Wie gingen wir vor?Wir fassten 31 klinische Studien mit insgesamt 5.292 Teilnehmenden zusammen, die wegen einer peripheren arteriellen Verschlusskrankheit eine Angioplastie erhielten. Sie wurden nach dem Zufallsprinzip entweder mit einem medikamentenbeschichteten oder mit einem herkömmlichen unbeschichteten Ballon behandelt. Die Studien untersuchten Arterien im Ober- und Unterschenkel, sowohl oberhalb als auch unterhalb des Knies. Die Studien wurden in Europa, den USA, China, Singapur, Jordanien, Japan und Neuseeland durchgeführt, und in allen wurden medikamentenbeschichtete Ballons mit dem Wirkstoff Paclitaxel verwendet. Die Teilnehmenden wurden nach der Operation bis zu fünf Jahre lang nachbeobachtet.
Was fanden wir heraus?Medikamentenbeschichtete Ballons führen möglicherweise dazu, dass dieselbe Arterie seltener erneut behandelt werden muss (Revaskularisierung der Zielläsion). Dieser Befund zeigte sich bei Nachbeobachtungszeiten von bis zu fünf Jahren. Medikamentenbeschichtete Ballons verringern wahrscheinlich bis zu zwei Jahre nach der Behandlung das Risiko, dass sich die behandelte Arterie erneut verengt (binäre Restenose). Nach sechs Monaten war der späte Lumenverlust bei medikamentenbeschichteten Ballons geringer. Das bedeutet, dass sich das behandelte Gefäß weniger stark wieder verengte. Medikamentenbeschichtete und unbeschichtete Ballons unterscheiden sich wahrscheinlich kaum oder gar nicht hinsichtlich Amputationen, Todesfällen und der Veränderung des Knöchel-Arm-Index. Wahrscheinlich gibt es auch bei der Lebensqualität kaum oder keinen Unterschied. Bei der Gehfähigkeit zeigte sich kein klarer Unterschied. Beim amputationsfreien Überleben zeigte sich nach sechs Monaten ebenfalls kein klarer Unterschied; nach einem Jahr war es möglicherweise mit unbeschichteten Ballons besser.
Was schränkt die Evidenz ein?Die Studien unterschieden sich darin, wie die Teilnehmenden nach dem Eingriff mit gerinnungshemmenden Medikamenten zum Einnehmen behandelt wurden. Weitere Bedenken ergaben sich daraus, dass verschiedene Studien für denselben Endpunkt stärker voneinander abweichende Ergebnisse berichtete als erwartet.

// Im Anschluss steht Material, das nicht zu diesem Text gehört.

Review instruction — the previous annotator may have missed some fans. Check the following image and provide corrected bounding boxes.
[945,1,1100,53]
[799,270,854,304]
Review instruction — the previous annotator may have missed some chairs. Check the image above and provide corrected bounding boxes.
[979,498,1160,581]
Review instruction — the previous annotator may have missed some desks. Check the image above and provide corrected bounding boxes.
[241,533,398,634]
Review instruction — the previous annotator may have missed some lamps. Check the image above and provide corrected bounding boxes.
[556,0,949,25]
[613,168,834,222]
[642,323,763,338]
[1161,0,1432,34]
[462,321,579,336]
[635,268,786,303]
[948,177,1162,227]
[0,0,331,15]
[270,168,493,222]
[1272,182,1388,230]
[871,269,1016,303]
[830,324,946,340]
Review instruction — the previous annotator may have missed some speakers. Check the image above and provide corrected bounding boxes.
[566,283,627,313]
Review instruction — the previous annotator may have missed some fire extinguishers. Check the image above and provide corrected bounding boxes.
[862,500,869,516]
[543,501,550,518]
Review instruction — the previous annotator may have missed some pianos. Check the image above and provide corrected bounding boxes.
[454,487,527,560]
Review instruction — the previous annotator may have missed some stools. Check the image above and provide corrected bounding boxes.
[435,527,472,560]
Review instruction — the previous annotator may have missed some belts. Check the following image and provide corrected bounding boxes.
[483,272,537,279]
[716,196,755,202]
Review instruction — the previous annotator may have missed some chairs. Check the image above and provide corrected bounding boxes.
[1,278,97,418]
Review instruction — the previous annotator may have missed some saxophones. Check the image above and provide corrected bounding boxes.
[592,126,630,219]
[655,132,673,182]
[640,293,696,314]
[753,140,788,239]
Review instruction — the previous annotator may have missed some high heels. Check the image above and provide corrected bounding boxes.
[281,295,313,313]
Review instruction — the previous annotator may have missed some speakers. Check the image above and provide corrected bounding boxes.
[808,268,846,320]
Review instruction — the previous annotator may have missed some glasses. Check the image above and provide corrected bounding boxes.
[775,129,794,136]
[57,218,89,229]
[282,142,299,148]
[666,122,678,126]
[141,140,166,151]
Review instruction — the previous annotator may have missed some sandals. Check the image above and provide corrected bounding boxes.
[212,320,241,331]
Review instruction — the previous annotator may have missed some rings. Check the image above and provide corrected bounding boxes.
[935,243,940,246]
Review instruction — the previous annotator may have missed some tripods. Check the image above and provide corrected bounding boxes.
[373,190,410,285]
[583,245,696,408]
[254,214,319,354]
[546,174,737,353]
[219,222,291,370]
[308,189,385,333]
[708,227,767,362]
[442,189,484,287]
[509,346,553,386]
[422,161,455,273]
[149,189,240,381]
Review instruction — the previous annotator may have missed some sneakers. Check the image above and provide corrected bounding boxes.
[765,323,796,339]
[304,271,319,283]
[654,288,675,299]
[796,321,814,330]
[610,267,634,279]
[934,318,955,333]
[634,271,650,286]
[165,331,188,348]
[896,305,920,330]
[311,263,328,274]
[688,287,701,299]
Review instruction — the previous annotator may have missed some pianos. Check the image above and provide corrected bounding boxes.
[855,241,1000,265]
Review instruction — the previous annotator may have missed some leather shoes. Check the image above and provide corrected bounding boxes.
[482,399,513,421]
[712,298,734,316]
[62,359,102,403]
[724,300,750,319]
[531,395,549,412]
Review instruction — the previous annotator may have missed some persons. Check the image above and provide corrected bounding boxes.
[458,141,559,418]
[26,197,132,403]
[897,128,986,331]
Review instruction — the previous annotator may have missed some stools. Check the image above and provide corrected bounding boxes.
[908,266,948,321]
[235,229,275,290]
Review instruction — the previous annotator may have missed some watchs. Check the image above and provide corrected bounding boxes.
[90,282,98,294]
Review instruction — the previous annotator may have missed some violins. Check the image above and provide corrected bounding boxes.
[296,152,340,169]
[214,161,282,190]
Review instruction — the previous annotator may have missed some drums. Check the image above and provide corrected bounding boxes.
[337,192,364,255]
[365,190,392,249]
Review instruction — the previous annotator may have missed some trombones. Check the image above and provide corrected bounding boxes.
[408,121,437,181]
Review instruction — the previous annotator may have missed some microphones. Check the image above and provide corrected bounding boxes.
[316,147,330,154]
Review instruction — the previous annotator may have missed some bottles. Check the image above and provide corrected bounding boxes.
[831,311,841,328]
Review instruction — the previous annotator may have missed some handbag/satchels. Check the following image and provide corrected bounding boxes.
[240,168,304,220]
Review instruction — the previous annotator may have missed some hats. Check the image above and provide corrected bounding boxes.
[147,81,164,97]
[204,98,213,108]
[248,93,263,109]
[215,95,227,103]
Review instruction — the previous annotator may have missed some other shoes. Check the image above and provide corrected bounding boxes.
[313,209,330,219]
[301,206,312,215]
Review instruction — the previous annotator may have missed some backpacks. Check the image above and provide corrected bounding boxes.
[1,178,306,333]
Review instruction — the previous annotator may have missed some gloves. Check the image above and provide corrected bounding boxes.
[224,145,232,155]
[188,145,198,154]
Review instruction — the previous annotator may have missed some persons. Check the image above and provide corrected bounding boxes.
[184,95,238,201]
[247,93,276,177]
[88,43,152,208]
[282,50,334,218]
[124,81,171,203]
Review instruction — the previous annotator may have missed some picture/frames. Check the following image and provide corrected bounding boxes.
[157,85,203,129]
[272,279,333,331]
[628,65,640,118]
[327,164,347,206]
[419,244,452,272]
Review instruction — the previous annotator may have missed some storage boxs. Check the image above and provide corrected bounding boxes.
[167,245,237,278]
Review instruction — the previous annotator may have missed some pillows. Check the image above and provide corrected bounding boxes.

Zudem zeigten die Ergebnisschätzungen teils sowohl einen möglichen Unterschied als auch keinen Unterschied zwischen den Behandlungen. Dies bedeutete, dass wir unser Vertrauen in die Evidenz herabstufen mussten. Unser Vertrauen in die Ergebnisse war gering, wenn es darum ging, ob die behandelte Gefäßstelle erneut geöffnet werden musste. Bei Amputationen, erneuten Gefäßverengungen, Todesfällen und Veränderungen des Knöchel-Arm-Index war unser Vertrauen in die Ergebnisse mäßig.
Wie aktuell ist die vorliegende Evidenz?Diese Übersichtsarbeit ist eine Aktualisierung unserer früheren Übersichtsarbeit aus dem Jahr 2016. Die Evidenz ist auf dem Stand von März 2023.